Trechos de dados de perguntas espaciais
•••
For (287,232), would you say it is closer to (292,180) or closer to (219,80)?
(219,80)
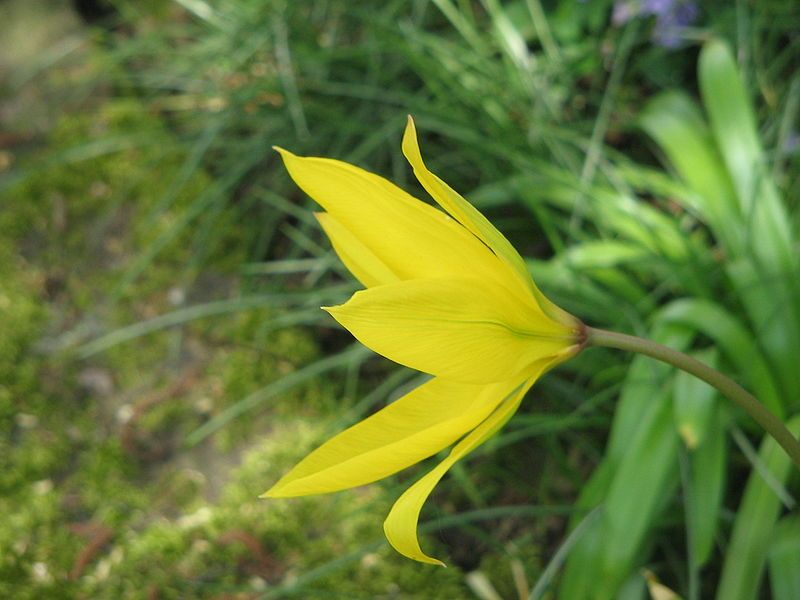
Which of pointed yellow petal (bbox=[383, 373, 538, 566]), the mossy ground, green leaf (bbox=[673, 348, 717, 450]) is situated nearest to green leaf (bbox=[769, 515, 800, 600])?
green leaf (bbox=[673, 348, 717, 450])

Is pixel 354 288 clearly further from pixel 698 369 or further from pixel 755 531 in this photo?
pixel 698 369

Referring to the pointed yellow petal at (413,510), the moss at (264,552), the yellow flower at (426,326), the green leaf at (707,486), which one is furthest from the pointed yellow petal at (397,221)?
the moss at (264,552)

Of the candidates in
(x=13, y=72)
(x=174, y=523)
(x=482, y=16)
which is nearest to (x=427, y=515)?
(x=174, y=523)

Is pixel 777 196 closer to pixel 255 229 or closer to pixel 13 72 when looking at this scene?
pixel 255 229

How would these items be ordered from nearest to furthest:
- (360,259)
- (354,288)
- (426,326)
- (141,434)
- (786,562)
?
(426,326), (360,259), (786,562), (354,288), (141,434)

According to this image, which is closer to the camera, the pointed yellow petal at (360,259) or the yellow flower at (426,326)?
the yellow flower at (426,326)

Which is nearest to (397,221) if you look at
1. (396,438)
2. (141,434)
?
(396,438)

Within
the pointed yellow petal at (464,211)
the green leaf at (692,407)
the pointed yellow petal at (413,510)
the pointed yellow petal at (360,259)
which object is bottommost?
the green leaf at (692,407)

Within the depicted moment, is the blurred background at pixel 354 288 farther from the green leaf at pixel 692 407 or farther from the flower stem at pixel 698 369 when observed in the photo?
the flower stem at pixel 698 369
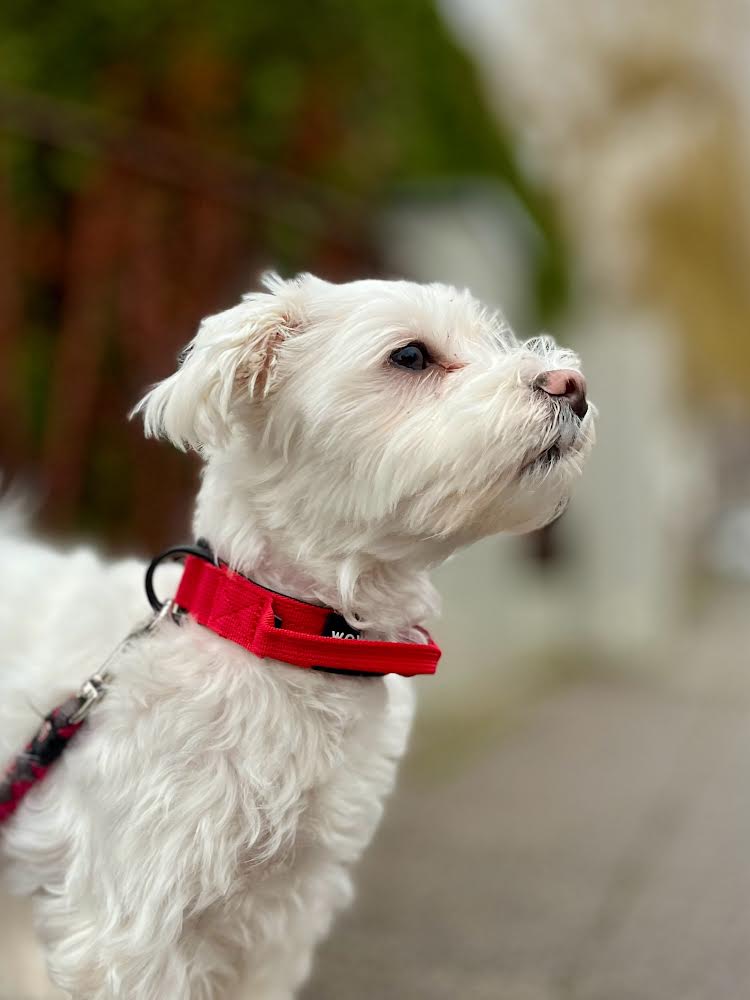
•••
### OBJETIVO DA TAREFA
Reproduza literalmente os dados da linha que contém "Referring to the" até a linha que contém "(426,326), (360,259), (786,562), (354,288), (141,434)", com ambas incluídas e nenhuma outra.

### RESULTADO DA TAREFA
Referring to the pointed yellow petal at (413,510), the moss at (264,552), the yellow flower at (426,326), the green leaf at (707,486), which one is furthest from the pointed yellow petal at (397,221)?
the moss at (264,552)

Of the candidates in
(x=13, y=72)
(x=174, y=523)
(x=482, y=16)
which is nearest to (x=427, y=515)?
(x=174, y=523)

Is pixel 777 196 closer to pixel 255 229 or closer to pixel 13 72 when looking at this scene?
pixel 255 229

How would these items be ordered from nearest to furthest:
- (360,259)
- (354,288)
- (426,326)
- (141,434)
- (786,562)
?
(426,326), (360,259), (786,562), (354,288), (141,434)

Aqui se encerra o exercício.